On Fri, Dec 18, 2015 at 7:17 AM, Łukasz <luk...@chromium.org> wrote:I've discussed this with Nick on Tuesday and:
- For now I'll try to repackage things into a CL that 1) adds id_type.h to //content rather than //base and 2) uses it to implement SavePackageId and SaveItemId. See: crrev.com/1529363006.
- Pros
- This seems less controversial than //base changes and consequently has a higher chance of landing.

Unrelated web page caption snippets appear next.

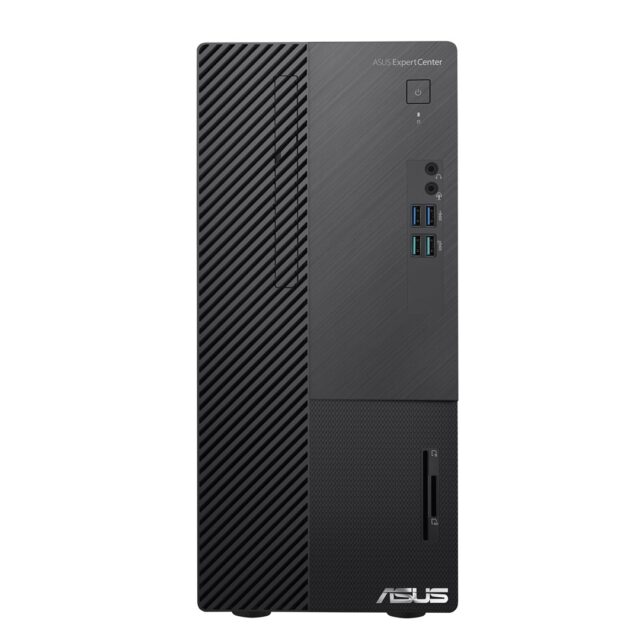 ASUS ExpertCenter D500ME-713700103X Mini Tower i7-13700 16GB DDR5 SSD512 UHD Graphics 770 W11Pro 3Y OnSite - imagine 3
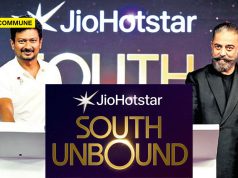 Dravidian Model Hypocrisy: DMK Bashes Modi Govt As ‘Ambani-Adani’ Govt But TN Govt Signs ₹4000 Cr Deal With JioHotstar To Make Movies And Web Series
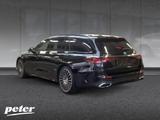 Mercedes-Benz E 450 d 4MATIC T-Modell AMG+9G+DIGITAGLIGHT+AHK+ - Mercedes-Benz E 450 mit Diesel-Antrieb: Kombi, Automatik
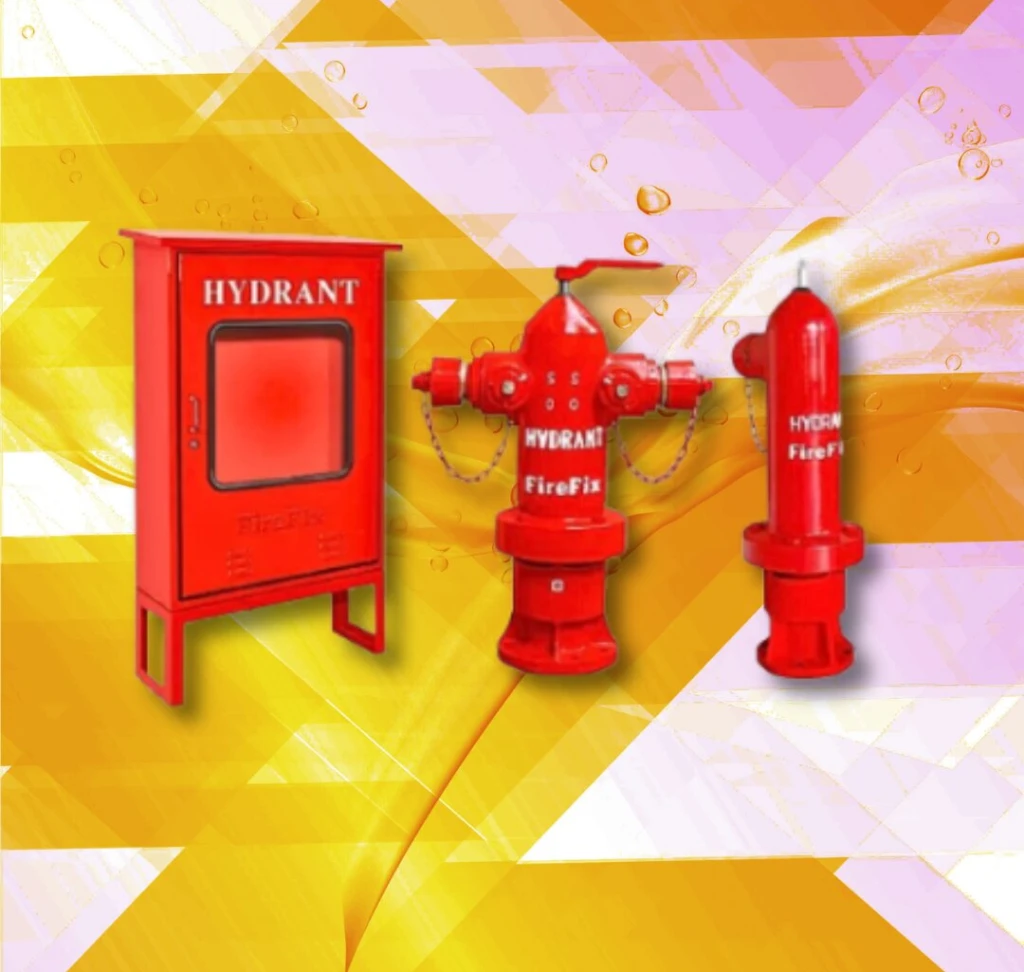 Hydrant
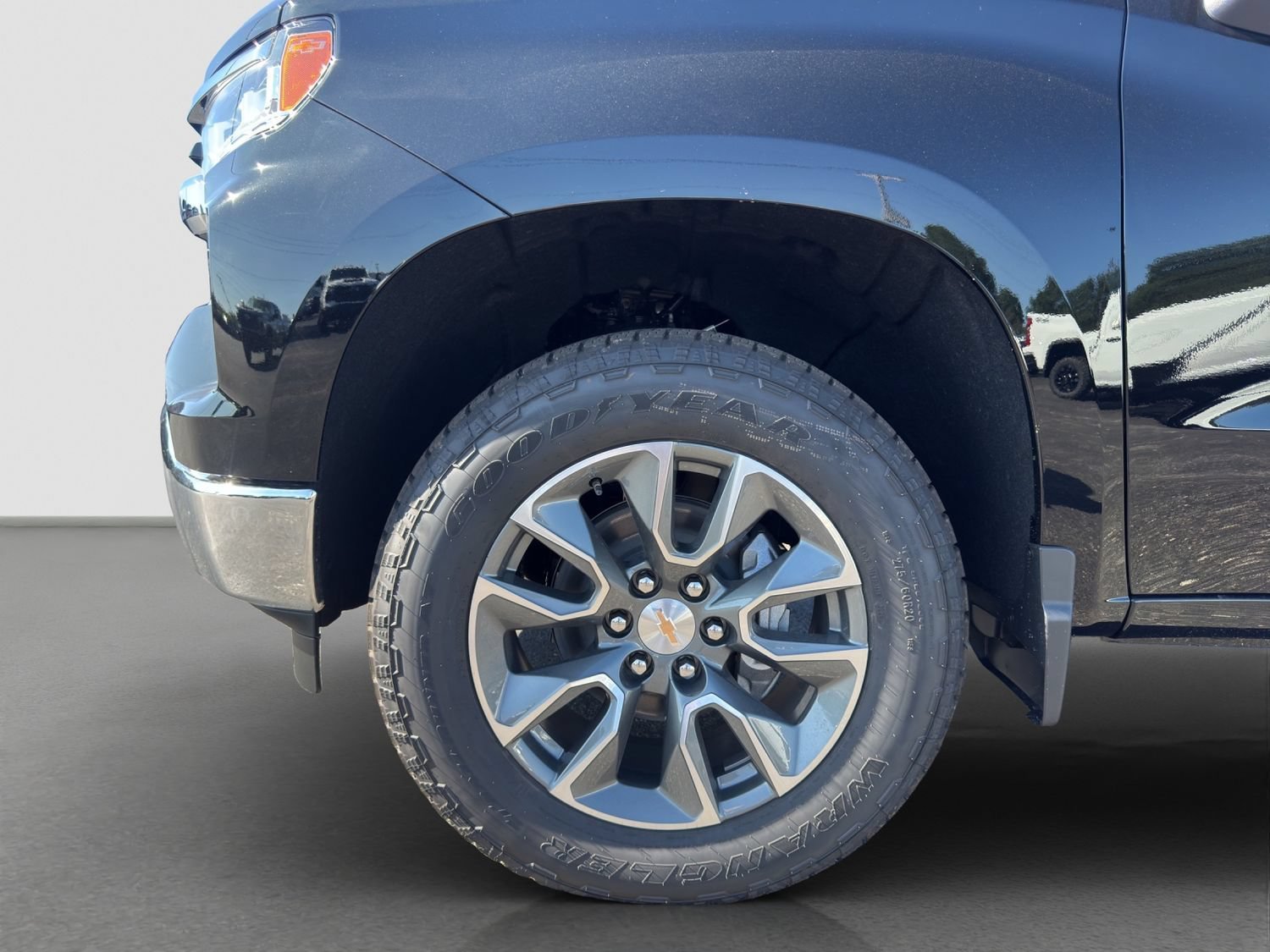 2026 Chevrolet Silverado 1500 LT - Photo 16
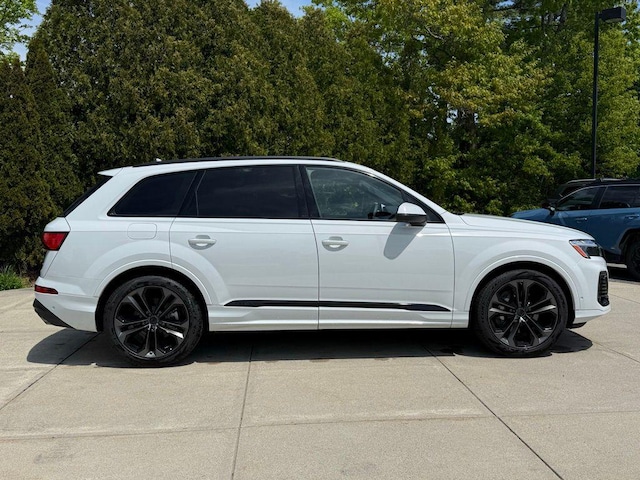 2026 Audi Q7 Premium Plus - Photo 7
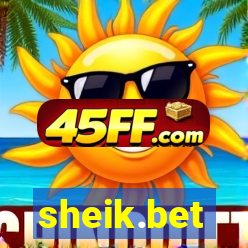sheik.bet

Ugh, that's unfortunate. Besides cc, here's another example of a fix for a bug that would not have existed if we had an IdType: https://codereview.chromium.org/1525273003 . IdType would have been needed in gpu/
content, cc, gpu... Heck, if we want to make a RoutingId type being understood natively by IPCs, it needs to be visible in ipc/ as well.There's a fundamental reason why this is useful in Chrome in general - we need different subsystems to refer to the same objects. Typically one uses pointers for that. However, when things like security boundaries, address spaces, VMs or even sometimes threads are involved, pointers aren't safe, and that's when we typically use ids + (hash)maps instead. This is pervasive in Chrome. Pointers express both identity and (static) type, so it is useful to add static typing to any id that effectively replaces a pointer.IMO that clearly meets the bar for base/.